GÜL H. İ. , Cizmecioglu M. M. , Zencir S., GÜL M., CANTURK P., ATALAY M., ...Daha Fazla

JOURNAL OF ENZYME INHIBITION AND MEDICINAL CHEMISTRY, cilt.24, ss.804-807, 2009 (SCI İndekslerine Giren Dergi) identifier identifier identifier

  • Cilt numarası: 24 Konu: 3
  • Basım Tarihi: 2009
  • Doi Numarası: 10.1080/14756360802399126
  • Dergi Adı: JOURNAL OF ENZYME INHIBITION AND MEDICINAL CHEMISTRY
  • Sayfa Sayıları: ss.804-807

Özet

Chalcones (1,3-diaryl-2-propen-1-ones) are alpha, beta-unsaturated ketones with cytotoxic and anticancer properties.

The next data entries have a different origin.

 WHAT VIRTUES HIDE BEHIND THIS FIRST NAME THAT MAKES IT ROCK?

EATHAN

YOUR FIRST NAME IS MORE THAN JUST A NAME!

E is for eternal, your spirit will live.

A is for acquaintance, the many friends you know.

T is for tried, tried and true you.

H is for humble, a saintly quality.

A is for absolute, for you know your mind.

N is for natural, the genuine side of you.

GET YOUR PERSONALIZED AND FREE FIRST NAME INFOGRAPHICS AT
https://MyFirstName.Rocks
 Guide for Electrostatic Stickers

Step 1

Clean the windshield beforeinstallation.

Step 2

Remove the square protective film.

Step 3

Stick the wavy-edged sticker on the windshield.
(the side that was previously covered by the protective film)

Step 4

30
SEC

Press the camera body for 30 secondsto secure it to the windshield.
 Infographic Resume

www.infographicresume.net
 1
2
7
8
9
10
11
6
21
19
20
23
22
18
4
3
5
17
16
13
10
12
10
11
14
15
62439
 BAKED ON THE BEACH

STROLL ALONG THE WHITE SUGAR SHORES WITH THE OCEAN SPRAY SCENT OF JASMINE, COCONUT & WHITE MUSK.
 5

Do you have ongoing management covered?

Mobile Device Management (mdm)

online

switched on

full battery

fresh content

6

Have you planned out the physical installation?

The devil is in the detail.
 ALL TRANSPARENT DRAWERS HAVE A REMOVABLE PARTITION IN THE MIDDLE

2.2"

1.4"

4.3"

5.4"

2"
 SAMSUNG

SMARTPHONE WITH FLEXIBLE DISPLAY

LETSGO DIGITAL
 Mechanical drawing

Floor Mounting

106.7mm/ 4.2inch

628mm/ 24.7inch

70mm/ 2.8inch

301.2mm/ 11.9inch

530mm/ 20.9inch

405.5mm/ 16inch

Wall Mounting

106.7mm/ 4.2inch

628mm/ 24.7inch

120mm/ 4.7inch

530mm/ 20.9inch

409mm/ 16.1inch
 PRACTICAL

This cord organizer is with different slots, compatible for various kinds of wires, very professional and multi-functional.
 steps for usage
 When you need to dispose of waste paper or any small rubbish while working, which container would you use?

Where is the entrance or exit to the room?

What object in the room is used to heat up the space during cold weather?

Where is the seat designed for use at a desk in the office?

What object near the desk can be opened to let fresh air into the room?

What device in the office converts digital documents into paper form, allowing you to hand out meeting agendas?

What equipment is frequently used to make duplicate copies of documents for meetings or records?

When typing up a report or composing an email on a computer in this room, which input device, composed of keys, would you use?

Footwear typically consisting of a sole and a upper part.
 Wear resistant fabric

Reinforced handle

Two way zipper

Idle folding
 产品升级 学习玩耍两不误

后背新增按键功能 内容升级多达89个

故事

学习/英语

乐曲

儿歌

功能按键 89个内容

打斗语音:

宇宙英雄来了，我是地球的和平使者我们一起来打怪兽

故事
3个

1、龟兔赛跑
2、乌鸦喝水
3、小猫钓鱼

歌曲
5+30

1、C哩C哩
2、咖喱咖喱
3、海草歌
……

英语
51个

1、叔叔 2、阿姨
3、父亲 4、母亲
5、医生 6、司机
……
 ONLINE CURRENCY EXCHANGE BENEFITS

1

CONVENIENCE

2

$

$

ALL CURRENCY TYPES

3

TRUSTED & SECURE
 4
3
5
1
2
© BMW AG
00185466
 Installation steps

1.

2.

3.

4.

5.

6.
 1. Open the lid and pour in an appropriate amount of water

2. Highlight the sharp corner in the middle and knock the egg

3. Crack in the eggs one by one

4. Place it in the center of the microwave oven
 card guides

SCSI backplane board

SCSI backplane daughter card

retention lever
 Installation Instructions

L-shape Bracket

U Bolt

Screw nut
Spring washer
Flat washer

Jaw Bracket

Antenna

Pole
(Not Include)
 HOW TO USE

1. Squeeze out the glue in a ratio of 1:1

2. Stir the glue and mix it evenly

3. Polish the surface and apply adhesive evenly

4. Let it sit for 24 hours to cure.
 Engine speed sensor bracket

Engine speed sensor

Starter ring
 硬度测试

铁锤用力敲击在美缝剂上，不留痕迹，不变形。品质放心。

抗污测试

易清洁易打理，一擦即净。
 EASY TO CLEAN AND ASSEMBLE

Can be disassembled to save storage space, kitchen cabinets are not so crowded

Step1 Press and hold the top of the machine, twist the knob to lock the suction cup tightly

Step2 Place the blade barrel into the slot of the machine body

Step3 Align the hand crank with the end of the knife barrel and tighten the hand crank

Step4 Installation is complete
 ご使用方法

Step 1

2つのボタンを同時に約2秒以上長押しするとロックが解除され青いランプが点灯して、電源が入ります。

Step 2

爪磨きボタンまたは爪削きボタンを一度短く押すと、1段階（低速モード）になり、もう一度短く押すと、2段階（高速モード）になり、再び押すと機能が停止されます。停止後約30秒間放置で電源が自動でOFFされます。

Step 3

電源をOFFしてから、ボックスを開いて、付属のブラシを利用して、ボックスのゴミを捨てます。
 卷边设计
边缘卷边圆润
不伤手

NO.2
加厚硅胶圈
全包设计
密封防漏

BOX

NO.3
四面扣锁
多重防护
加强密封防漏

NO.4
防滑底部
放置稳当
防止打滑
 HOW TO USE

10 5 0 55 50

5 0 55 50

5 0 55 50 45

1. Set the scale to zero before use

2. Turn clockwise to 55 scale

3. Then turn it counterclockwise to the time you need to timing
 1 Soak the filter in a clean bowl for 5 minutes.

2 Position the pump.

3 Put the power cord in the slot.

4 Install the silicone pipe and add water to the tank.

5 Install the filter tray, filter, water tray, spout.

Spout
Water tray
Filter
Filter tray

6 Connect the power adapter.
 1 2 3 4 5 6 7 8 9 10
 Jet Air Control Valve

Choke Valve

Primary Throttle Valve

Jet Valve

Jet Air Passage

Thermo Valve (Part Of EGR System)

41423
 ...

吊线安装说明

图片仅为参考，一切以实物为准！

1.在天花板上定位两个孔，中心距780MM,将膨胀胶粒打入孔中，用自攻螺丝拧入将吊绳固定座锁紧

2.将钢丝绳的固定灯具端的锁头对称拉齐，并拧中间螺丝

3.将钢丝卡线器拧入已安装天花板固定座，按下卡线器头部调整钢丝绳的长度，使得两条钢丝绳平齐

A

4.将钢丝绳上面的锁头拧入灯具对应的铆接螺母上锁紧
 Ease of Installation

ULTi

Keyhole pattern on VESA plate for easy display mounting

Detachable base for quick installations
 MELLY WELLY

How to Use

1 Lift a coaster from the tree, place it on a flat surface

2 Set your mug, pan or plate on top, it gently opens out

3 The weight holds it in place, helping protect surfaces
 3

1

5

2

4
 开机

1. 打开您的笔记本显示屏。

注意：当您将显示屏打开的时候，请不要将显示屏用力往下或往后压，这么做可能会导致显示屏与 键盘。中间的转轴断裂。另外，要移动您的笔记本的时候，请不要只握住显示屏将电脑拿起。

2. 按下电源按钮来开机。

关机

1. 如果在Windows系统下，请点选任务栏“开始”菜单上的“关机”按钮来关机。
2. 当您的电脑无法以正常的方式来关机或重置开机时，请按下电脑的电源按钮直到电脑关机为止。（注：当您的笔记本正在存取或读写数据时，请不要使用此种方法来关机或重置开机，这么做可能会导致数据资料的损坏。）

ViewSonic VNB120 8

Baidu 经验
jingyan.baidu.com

Several reports have shown that compounds with cytotoxic properties may also interfere with DNA topoisomerase functions. Five derivatives of 4'-hydroxychalcones were examined for cytotoxicity against transformed human T (Jurkat) cells as well as plasmid supercoil relaxation experiments using mammalian DNA topoisomerase I. The compounds were 3-phenyl-1-(4'-hydroxyphenyl)-2-propen-1-one (I), 3-(p-methylphenyl)-1-(4'-hydroxyphenyl)-2-propen-1-one (II), 3-(p-methoxyphenyl)-1-(4'-hydroxyphenyl)-2-propen-1-one (III), 3-(p-chlorophenyl)-1-(4'-hydroxyphenyl)-2-propen-1-one (IV), and 3-(2- thienyl)-1-(4'-hydroxyphenyl)-2-propen-1-one (V). The order of the cytotoxicity of the compounds was; IV > III > II > I > V. Compound IV, had the highest Hammett and log P values (0.23 and 4.21, respectively) and exerted both highest cytotoxicity and strongest DNA topoisomerase I inhibition. Compounds I and II gave moderate interference with the DNA topoisomerase I while III & V did not interfere with the enzyme.